What you need to do: Please swap "green foliage" for "leafy growth" in the lines from the one with "Is point 133,63" up to and including the one with "Among the green", then give back only those lines with nothing else altered.

Part of a data file:

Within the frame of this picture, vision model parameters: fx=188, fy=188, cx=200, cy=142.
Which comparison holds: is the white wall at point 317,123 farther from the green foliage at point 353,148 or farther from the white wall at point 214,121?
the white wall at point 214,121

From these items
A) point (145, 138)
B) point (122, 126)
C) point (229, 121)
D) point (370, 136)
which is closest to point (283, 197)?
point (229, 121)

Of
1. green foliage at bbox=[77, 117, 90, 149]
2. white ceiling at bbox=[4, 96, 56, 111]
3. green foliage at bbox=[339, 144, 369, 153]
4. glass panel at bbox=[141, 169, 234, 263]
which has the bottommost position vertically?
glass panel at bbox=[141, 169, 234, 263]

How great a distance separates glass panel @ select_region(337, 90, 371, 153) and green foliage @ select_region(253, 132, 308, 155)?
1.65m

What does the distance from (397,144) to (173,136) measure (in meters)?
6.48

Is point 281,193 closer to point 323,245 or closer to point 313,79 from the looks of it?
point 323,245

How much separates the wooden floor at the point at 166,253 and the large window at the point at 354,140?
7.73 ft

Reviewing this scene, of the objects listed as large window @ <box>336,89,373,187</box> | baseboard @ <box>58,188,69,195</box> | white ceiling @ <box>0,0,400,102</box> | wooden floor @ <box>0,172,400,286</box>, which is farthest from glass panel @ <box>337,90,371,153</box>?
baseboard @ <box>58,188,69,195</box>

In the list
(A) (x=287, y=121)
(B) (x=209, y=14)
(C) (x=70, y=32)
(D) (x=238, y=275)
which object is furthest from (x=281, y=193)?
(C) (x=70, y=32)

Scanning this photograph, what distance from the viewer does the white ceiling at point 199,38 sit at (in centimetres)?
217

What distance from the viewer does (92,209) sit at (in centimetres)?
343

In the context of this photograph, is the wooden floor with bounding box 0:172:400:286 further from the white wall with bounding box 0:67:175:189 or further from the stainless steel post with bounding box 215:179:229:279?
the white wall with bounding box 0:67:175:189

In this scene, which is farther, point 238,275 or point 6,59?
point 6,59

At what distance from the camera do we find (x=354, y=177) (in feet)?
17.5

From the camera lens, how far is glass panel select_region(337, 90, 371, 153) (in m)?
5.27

---

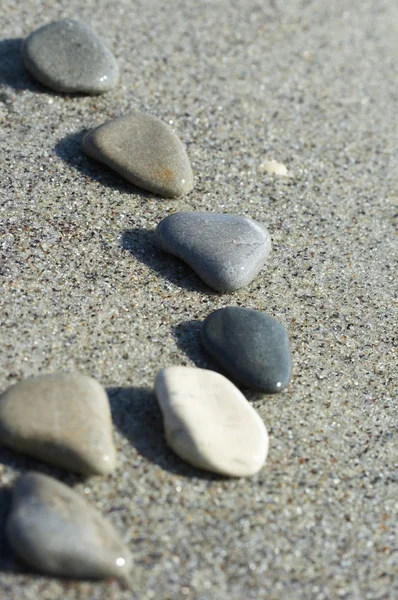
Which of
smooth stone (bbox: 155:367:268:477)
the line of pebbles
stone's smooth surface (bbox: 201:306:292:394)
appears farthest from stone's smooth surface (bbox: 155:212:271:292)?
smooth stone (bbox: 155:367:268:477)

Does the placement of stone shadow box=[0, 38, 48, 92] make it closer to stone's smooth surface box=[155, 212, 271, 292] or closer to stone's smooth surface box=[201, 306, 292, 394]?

--

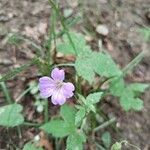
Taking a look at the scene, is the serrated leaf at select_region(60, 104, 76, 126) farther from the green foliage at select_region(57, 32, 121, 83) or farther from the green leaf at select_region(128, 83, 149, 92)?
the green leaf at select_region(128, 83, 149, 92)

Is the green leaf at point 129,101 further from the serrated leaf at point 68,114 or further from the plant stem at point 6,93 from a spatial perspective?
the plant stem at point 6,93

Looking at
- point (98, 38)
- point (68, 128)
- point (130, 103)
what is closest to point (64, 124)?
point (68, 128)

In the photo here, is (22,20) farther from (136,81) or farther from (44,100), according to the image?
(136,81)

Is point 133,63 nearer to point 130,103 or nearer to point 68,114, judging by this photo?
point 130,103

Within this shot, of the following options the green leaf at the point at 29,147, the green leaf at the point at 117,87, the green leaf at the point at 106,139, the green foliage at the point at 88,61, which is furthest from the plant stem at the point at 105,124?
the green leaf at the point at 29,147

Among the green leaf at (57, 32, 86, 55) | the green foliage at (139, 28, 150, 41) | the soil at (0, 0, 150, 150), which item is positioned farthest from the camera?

Written answer:
Is point 133,63 nearer to point 130,103 or nearer to point 68,114, judging by this photo?
point 130,103

Within this shot, of the following options the green leaf at the point at 29,147, the green leaf at the point at 117,87, the green leaf at the point at 106,139, the leafy growth at the point at 88,61, which is furthest from the plant stem at the point at 105,124?
the green leaf at the point at 29,147

Among the green leaf at (57, 32, 86, 55) | the leafy growth at (139, 28, 150, 41) | the soil at (0, 0, 150, 150), which item is positioned farthest from the camera?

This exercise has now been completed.